*TEXT BLOCK*
◇ ◇ ◇ ◇

The above rule of alpha-conversion already allows that two distinct expressions—say, “\(\lambda x \hdot x a\)” and “\(\lambda y \hdot y a\)”—can represent the same function. Much more interestingly, from each of “\(\lambda x \hdot x a\)” and “\(\hhdot \lambda y \hdot \lambda x \hdot x y a\)” we can, by λ-conversion, infer \(a\), for any argument \(a\); however, by the above rules we cannot infer “\(\lambda x \hdot x\) ” from “\(\hhdot \lambda y \hdot \lambda x \hdot x y\)”. (It follows that if we restrict ourselves to the above rules, then these two expressions are not synonymous; cf. supplement E.) So we have two distinct λ-expressions that represent distinct functions with the same graph, which illustrates Church’s innovation of representing functions as rules of correspondence (or functions in intension) rather than as graphs (or functions in extension).

◇ ◇ ◇ ◇

*PROVIDED MATERIAL*
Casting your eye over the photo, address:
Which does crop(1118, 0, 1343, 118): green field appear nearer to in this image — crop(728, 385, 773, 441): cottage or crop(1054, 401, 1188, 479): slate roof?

◇ ◇ ◇ ◇

*TO-DO LIST*
1. Return the lambda-calculus text from "The above rule of" to "functions in extension).".
2. In the lambda-calculus text, what did Church represent functions as, instead of as graphs?

*EXERCISE RESPONSES*
1.
The above rule of alpha-conversion already allows that two distinct expressions—say, “\(\lambda x \hdot x a\)” and “\(\lambda y \hdot y a\)”—can represent the same function. Much more interestingly, from each of “\(\lambda x \hdot x a\)” and “\(\hhdot \lambda y \hdot \lambda x \hdot x y a\)” we can, by λ-conversion, infer \(a\), for any argument \(a\); however, by the above rules we cannot infer “\(\lambda x \hdot x\) ” from “\(\hhdot \lambda y \hdot \lambda x \hdot x y\)”. (It follows that if we restrict ourselves to the above rules, then these two expressions are not synonymous; cf. supplement E.) So we have two distinct λ-expressions that represent distinct functions with the same graph, which illustrates Church’s innovation of representing functions as rules of correspondence (or functions in intension) rather than as graphs (or functions in extension).

2. As rules of correspondence, or functions in intension.